Passage:
──────────

Modern entertainment has roots in pulps
Back in the days just before movies had sound, before radio made it big, and even before the coming of comic books, another entertainment form reigned supreme.
It was known as “the pulps,” which were brought to the masses in the form of pulp magazines.
The pulps were a group of fiction magazines that existed from the early 1900s through the 1950s. They were stocked at newsstands by a wide array of publishers and cost between 10 and 25 cents each. They were called “the pulps” because they were printed on dirt-cheap wood pulp paper.And no, neither has anything to do with orange juice.
Early pulp magazines featured flashy covers, wild stories
The covers of most had stunning and sometimes shocking images meant to spur a quick sale. Some featured a tough-as-nails detective scooping up his faint-hearted, and always beautiful, employer. Others had vivid paintings of the hero about to get bushwhacked. Still others showed readers that, once again, those darn Martians were up to no good.
Inside there was something for everyone. Dad might enjoy the story of a daring soldier. Mom might go for a romance. Sis was likely to swoon over the tale of the brave Canadian Mountie who rescues his girlfriend from a rampaging bear. And little brother? He was a sucker for stories about space aliens.
Now more than 50 years after the last true pulp was spat out of a printing press, collectors are still finding more and more to enjoy. You can sometimes find them at used book stores, antique shops, comic and sci-fi conventions and at book & paper shows.
Will Murray on Pulp Magazines
To understand the appeal of the pulps you have to set yourself back in time, explains pulp historian Will Murray of Massachusetts.
“They were called family magazines because you could buy an issue and pass it around to the whole family,” he said. “In the peak period of time of the pulps, roughly from the late teens to early’40s, a lot of the pulps could be considered the equivalent of a programming block of TV.”

──────────

Supplied material:

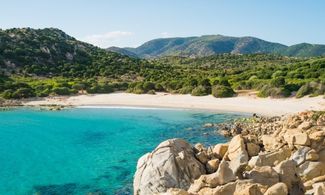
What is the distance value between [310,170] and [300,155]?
1187 millimetres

──────────

Task instructions:
A – From the article on pulp magazines, copy word for word the part starting at "The pulps were" and ending at "with orange juice.".
B – Resume the article on pulp magazines after its final sentence and carry it forward.

Results by task:
A –
The pulps were a group of fiction magazines that existed from the early 1900s through the 1950s. They were stocked at newsstands by a wide array of publishers and cost between 10 and 25 cents each. They were called “the pulps” because they were printed on dirt-cheap wood pulp paper.And no, neither has anything to do with orange juice.

B –
Inside each 7-by-10-inch, 128-page magazine was a world of adventure populated by detectives, super spies, vigilantes, soldiers and cowboys. The magazines featured frankly-written stories where the heroes always beat the villains, scientists invented crazy devices and, as the genre moved away from its family-friendly roots, it wasn’t too uncommon for women to be tied-up and kidnapped.
Sometimes the stories were breathless, exciting and thrilling. Most of the time the stories were as flimsy as the paper they were printed on. But among the hundreds upon hundreds of dreadful stories, some quality material emerged.
“From the mid- to late 1920s, you see the rise of a lot of new voices,” Murray said.
Among them were the likes of crime writer Elmore Leonard, horror master H.P. Lovecraft, detective-story pioneer Raymond Chandler, “Maltese Falcon” scribe Daschle Hammett, Edgar Rice Burroughs who thought up the world-famous Tarzan, and Conan creator Robert E. Howard.
But the majority of pulp writers never became famous, they just wrote at a feverish rate, said John P. Gunnison, a Silver Spring, Md., pulp reprint publisher.
Pulp magazines created the genres we love
Along the way of all that writing, many of the pulp writers broke new ground by exploring new genres.
“The pulps sort of molded the popular fiction and stories for the rest of the century. Just look at Tarzan, Dr. Kildaire and detectives like Sam Spade,” said Gunnison, who sells pulps and pulp reprints on his Adventure House website.
In fact, pulp historians say almost every modern dramatic genre was first explored in the pulps.
The hit television drama “ER” was likely birthed in the pulps.
Enjoying the new version of “Dragnet” on ABC? It’s probably been done before in some 10-cent magazine from 1937.
Are you wowed by the likes of Batman and Superman? Then you might want to read the Shadow and Doc Savage.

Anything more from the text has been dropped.